Equivalent diameter of copper and hair will have equivalent tensile strength. Hair is much easier to cut than copper wire.
 
After some quick googling I don't know what to think. I found several articles that say whiskers are as tough to cut as copper wire including a second hand Twitter post claiming to have known a member of the old Gillette's research team that supposedly studied it and concluded the same. But just as many ones denying it. I'm just going with whiskers are tougher than hair. But I can't say I have any evidence of that either.
 
Hair is 2-2.5 mohs, copper 2.5-3 mohs
The Mohs scale measures hardness in minerals. Hair is not a mineral but biological matter so I cannot see the correlation.
What I have noticed is some people claim to have hair as tough as copper wire and others even claim to have stubble as tough as steel wire but neither seem to be supported by objective analysis.
 
The Mohs scale measures hardness in minerals. Hair is not a mineral but biological matter so I cannot see the correlation.
What I have noticed is some people claim to have hair as tough as copper wire and others even claim to have stubble as tough as steel wire but neither seem to be supported by objective analysis.

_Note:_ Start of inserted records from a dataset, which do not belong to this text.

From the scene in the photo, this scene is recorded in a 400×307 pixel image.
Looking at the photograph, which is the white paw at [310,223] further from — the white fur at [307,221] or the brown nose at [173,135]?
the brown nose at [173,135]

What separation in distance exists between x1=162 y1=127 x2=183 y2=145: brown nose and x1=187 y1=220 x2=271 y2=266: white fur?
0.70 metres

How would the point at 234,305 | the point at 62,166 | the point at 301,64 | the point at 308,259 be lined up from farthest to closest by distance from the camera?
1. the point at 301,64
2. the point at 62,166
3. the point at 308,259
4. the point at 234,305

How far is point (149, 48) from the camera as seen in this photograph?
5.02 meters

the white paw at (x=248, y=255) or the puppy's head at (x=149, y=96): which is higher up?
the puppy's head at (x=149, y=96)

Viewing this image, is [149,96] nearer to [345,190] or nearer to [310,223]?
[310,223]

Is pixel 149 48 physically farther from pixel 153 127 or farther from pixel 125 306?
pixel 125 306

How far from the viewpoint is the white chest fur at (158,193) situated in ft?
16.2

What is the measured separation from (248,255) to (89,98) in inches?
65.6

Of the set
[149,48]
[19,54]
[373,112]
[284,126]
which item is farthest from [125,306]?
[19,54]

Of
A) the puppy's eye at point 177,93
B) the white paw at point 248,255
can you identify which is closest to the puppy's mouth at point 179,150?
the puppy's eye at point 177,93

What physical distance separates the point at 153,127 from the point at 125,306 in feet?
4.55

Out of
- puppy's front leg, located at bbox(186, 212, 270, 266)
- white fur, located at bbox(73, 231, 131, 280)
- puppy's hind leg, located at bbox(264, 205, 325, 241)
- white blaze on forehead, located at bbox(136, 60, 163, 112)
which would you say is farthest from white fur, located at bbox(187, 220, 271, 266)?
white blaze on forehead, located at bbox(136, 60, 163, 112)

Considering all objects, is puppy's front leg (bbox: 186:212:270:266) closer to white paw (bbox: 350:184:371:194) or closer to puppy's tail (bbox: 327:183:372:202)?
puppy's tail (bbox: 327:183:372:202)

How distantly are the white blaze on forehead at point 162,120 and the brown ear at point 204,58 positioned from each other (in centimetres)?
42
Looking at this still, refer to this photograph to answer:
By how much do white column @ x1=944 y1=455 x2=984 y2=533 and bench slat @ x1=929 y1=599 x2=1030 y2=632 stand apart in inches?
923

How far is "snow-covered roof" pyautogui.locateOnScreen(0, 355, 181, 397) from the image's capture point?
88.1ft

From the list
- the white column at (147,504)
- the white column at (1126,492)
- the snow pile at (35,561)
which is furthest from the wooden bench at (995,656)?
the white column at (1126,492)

Thank you, I appreciate knowing things like that.
 
The Mohs scale measures hardness in minerals. Hair is not a mineral but biological matter so I cannot see the correlation.
What I have noticed is some people claim to have hair as tough as copper wire and others even claim to have stubble as tough as steel wire but neither seem to be supported by objective analysis.
Mohs hardness scale has been used to give hardness values to non-mineral matter, such as worked metals and keratin, though hardness would only be a component of cutting difficulty.
 
And this is why I shave at a shallow angle -- there is an "ideal" angle of the blade to the hair shaft that gives adequate back clearance while causing minimal "prying" force on the edge. That way most of the force required to cut the hair is directed into the bulk of the blade with minimal side force. Steep angle shaving applies more force sideways the the edge, hence is more likely to chip the edge.

Razor steel is very, very hard and therefor quite brittle. That's why coarse beards wear blades out faster than fine beards, and why beginners with undeveloped technique go through blades faster.